La météo dynamique qui faisait la force (par sa variété) et la faiblesse (par le manque de réalisme de la pluie) du premier volet a été entièrement revue. Désormais, l’état d’une piste s’améliore ou se dégrade en fonction de son tracé : l’eau peut désormais s’accumuler dans les zones creuses et la répartition de ces précipitations influence directement le pilotage. C’est comme dans Forza 6, mais en beaucoup plus fin et réaliste. Le comportement des caisses est, pour la grande majorité, très réaliste, dans le sens où il est aussi délicat qu’excitant de piloter. La physique des véhicules traditionnels est très proche de la réalité. Dommage que cela ne s’applique pas à tous les modèles. Les protos par exemple, manquent de réalisme. Mais Cela reste modifiable grâce aux réglages dans les options.

Proche de la réalité

Point de comparaison jeu/IRL : si on se réfère aux Megane RS et 911 GT3 RS, sachez que la perception dans le jeu est quasiment identique à la réalité. Seule l’inertie physique vient à manquer. Inertie qui pourra être compensé par l’achat d’un très onéreux système dynamique sur verins. Pour le reste, c’en est bluffant. Et c’est cool ! Cool parce que la rigidité du premier volet générait de la frustration là où le réalisme de ce second opus génère lui de la tension. Prenons les paris que l’écart de temps d’un pilote sur le jeu doit être très proche de celui qu’il réalisera sur le même tracé dans la vraie vie. En tout cas, pour ces 2 modèles de bolides.
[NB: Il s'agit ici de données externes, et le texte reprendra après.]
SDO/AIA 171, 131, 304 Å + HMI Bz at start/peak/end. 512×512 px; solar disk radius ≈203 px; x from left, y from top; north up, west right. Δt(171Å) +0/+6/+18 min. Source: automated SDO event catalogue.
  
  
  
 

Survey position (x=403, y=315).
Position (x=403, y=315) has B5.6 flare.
En fait, le seul souci de Project CARS 2 est son I.A., bête à souhait, qui rappelle les heures sombres de Gran Turismo. Il n’est pas rare que vous vous fassiez défoncé l’arrière jusqu’au capot par un adversaire ayant oublié qu’on ne passe pas la première épingle du Fuji à 250 km/h. La parade viendra du mode online qui devrait permettre des affrontements équilibrés et haletants. Chacun est libre d’héberger sa course ou son championnat. On peut par exemple faire les 24 heures du Mans avec une météo dynamique aléatoire en imposant des arrêts, l’usure de la voiture et le changement de pilote.
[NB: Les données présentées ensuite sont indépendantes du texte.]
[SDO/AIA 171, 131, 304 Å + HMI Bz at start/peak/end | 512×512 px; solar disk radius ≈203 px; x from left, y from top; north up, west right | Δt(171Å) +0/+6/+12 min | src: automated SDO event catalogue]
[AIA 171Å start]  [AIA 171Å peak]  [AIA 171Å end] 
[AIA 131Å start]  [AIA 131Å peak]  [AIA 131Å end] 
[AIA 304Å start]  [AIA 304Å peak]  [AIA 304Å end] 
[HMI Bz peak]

À croire que c’est à la mode, Project CARS 2 se voit greffer un mode Rally Cross. Mais c’est raté. Peu importe le modèle sélectionné, il sera incontrôlable. Pire, on ne sent pas la différence entre la glisse et le grip. On met les gaz au hasard et on contrebraque sans repère. C’est clairement compliqué à gérer et cela, même avec une voiture totalement adaptée. Mais à l’heure actuelle, le bilan est très positif puisque Project CARS 2 est une simulation réaliste, amusante mais surtout prenante. Les courses sont intenses et procurent des sensations. Pas d’ennui pour les fans. Dommage pour l’I.A., qui oblige à se tourner vers le contre la montre ou le mode online. Espérons que ce dernier sera à la hauteur car c’est clairement lui le grand gagnant. Enfin, s’il est disponible sur One et PS4, c’est surtout sur PC avec la possibilité de modder le jeu qu’il prendra tout son intérêt. En attendant un véritable test, cette prise en mains nous a laissés un doux goût d’asphalte dans la bouche.